-- PROBLEM DETAILS --
Give the data from the line holding "Given the objects" through the last line, both included, as a numbered list. Leave out blank lines and pictures.

-- EXTRACTED MATERIAL --
-------

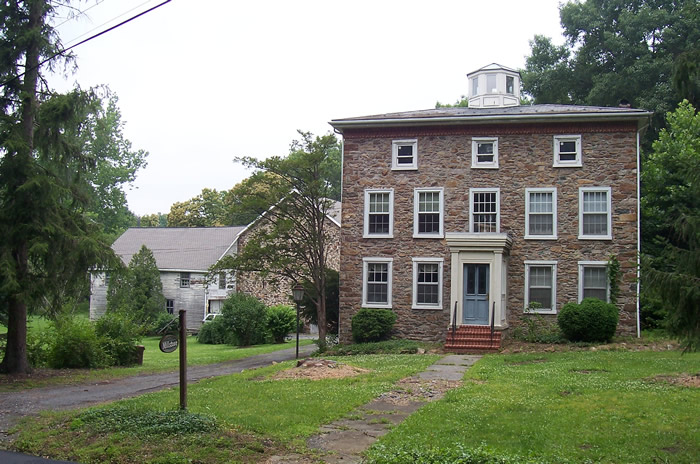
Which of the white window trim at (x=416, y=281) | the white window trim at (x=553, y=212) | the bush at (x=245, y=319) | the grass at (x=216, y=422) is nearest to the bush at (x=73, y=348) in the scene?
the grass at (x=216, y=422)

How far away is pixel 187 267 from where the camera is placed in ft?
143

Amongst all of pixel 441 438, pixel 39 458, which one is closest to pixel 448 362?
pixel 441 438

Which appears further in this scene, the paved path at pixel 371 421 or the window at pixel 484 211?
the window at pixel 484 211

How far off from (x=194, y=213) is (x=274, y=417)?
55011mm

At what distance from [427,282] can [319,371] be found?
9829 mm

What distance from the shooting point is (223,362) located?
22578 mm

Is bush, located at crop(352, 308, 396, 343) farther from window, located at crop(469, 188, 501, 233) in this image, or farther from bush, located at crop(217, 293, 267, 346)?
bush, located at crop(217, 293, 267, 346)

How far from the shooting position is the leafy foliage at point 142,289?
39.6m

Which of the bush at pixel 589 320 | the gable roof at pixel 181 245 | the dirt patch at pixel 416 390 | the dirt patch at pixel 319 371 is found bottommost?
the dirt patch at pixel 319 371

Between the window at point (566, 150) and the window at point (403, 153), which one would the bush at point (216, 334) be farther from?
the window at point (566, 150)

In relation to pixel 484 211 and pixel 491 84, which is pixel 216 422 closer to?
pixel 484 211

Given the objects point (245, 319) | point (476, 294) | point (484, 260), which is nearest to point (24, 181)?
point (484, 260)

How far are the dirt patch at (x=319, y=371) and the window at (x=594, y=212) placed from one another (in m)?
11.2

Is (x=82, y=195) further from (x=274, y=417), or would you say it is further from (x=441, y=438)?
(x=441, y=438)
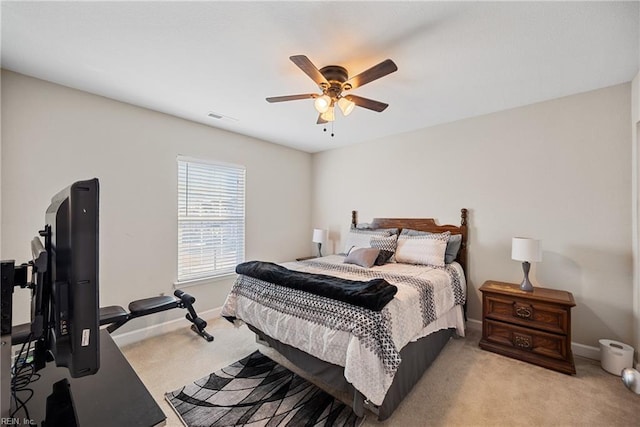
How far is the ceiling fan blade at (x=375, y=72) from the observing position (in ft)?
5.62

-------

-- ANSWER --
1. Given the objects point (245, 319) | point (476, 294) | point (484, 260), which is nearest to point (24, 181)?
2. point (484, 260)
3. How far are the dirt patch at (x=319, y=371) and the window at (x=594, y=212) placed from one another (in m)?
4. 11.2
5. Is (x=82, y=195) further from (x=274, y=417), or would you say it is further from (x=441, y=438)?
6. (x=441, y=438)
7. How far is the ceiling fan blade at (x=375, y=72) from the observing position (in ft)?
8. 5.62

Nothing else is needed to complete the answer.